→ Quoted passage
######

You are viewing a plain text version of this content. The canonical link for it is here.
Posted to solr-user@lucene.apache.org by Vannia Rajan <kv...@gmail.com> on 2009/07/31 08:37:55 UTC

Recreating SOLR index after a schema change - without having to re-post the data

Hi,

  We are using solr-server for a large data-set. We need some changes in
solr schema.xml (datatype change from integer to sint for few fields). It
turns out that the two datatypes (integer and sint) are incompatible and
hence we need to re-index SOLR.

My question is:
   Is there any way by which i can just re-create the index files for
existing data/documents in solr? (without having to re-post the documents)

   I searched through many forums and everything seems to say : "I have to
re-post ALL documents to solr for re-indexing". Please suggest me a better
alternative to achieve my schema-change (I have very large solr-index -
sized around 10GB and it will be tough to query the whole data-set, store it
somewhere as XMLs and then to repost)

-- 
Thanks,
Vanniarajan

Re: Recreating SOLR index after a schema change - without having to re-post the data

Posted by Shalin Shekhar Mangar <sh...@gmail.com>.
On Fri, Jul 31, 2009 at 6:29 PM, Erik Hatcher <er...@ehatchersolutions.com>wrote:

>
> On Jul 31, 2009, at 7:01 AM, Vannia Rajan wrote:
>
>  On Fri, Jul 31, 2009 at 3:22 PM, Erik Hatcher <erik@ehatchersolutions.com
>> >wrote:
>>
>>  You'll have to reindex your documents from scratch.  Such is the nature
>>> of
>>> changing the schema of an index.  It's always a great idea (in fact, I'd
>>> say
>>> mandatory) to have a full reindex process handy.
>>>
>>>
>>>  Thank you for your response. Yes, i need to make the setup handy to
>> query &
>> repost to solr - till this new feature is included in SOLR.
>>
>
> It's only tractable to do this if the original field values are stored,
> which is quite prohibitive in many cases.  So I don't think this is a
> feature that you'll see in Solr any time soon.
>

Yes, it would be more expensive. However for those wishing for such a
feature, there are two issues:

https://issues.apache.org/jira/browse/SOLR-828
https://issues.apache.org/jira/browse/SOLR-139

-- 
Regards,
Shalin Shekhar Mangar.

Re: Recreating SOLR index after a schema change - without having to re-post the data

Posted by Chantal Ackermann <ch...@btelligent.de>.
Hi Edwin,

what prevents you of storing the data (possibly formatted in SOLR xml 
input format) yourself on some disk?

Cheers,
Chantal

Edwin Stauthamer schrieb:
> That is a shame. I have much experience with Autonomy IDOL and the
> possibility of quickly reindexing the content without making a call to the
> original source is great. Just Export, update the config, and import
> (=reindex) to see if, for instance the performance is better or just to
> transport the information to an other server.

######

→ Exercise requirements
a: Answer these questions using the Solr index thread:
(i) In schema.xml, which datatype change does the first post want to make for a few fields?
(ii) About how large is that poster's index?
(iii) Which product does Edwin Stauthamer say he has much experience with?
b: Reproduce a passage of the Solr index thread word for word. Begin at the words "what prevents you" and stop after the words "an other server.".

→ Input data
######

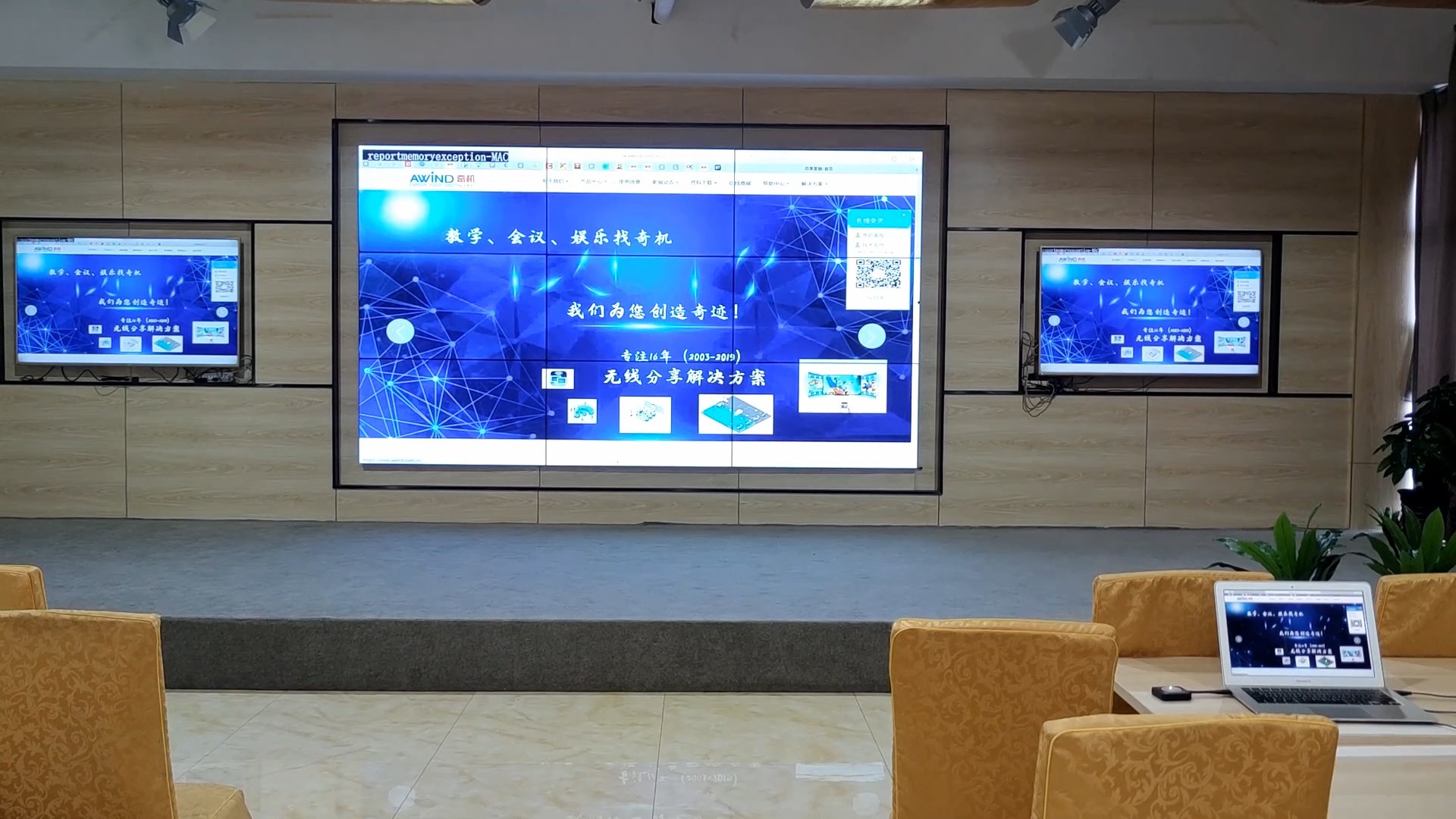 電腦投屏拼接屏 電腦投屏拼接屏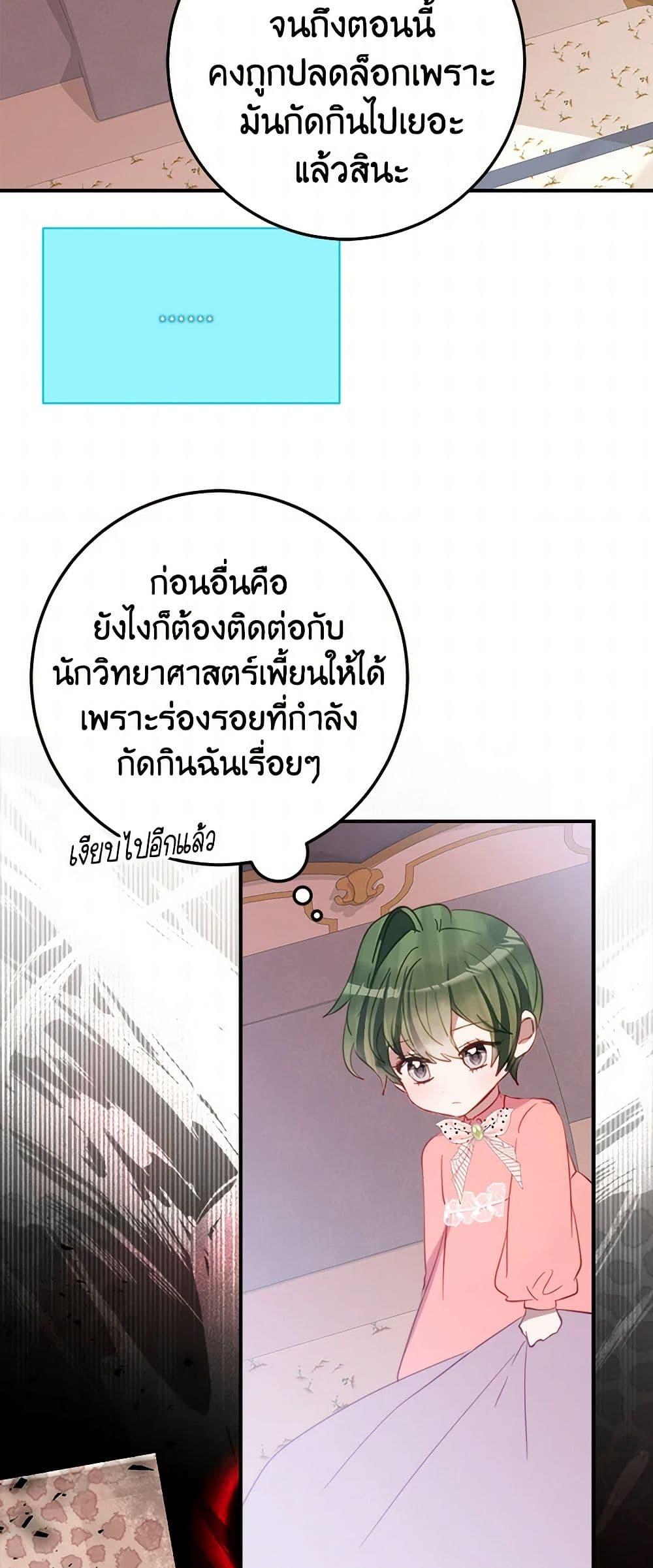 Manga-lc-com อ่านมังงะ อ่านการ์ตูน ออนไลน์ ฟรี The Doomed House’s Contract Daughter ตอนที่ 1 2 3 4 5 6 7 8 9 10 11 12 13 14 ฟรี ไม่มีโฆษณา Manga-lc - อ่าน มังงะ อ่าน การ์ตูน ออนไลน์ อ่านมังงะ ฟรี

######

→ Responses for each task
a:
(i) From integer to sint.
(ii) Around 10GB.
(iii) Autonomy IDOL.

b:
what prevents you of storing the data (possibly formatted in SOLR xml 
input format) yourself on some disk?

Cheers,
Chantal

Edwin Stauthamer schrieb:
> That is a shame. I have much experience with Autonomy IDOL and the
> possibility of quickly reindexing the content without making a call to the
> original source is great. Just Export, update the config, and import
> (=reindex) to see if, for instance the performance is better or just to
> transport the information to an other server.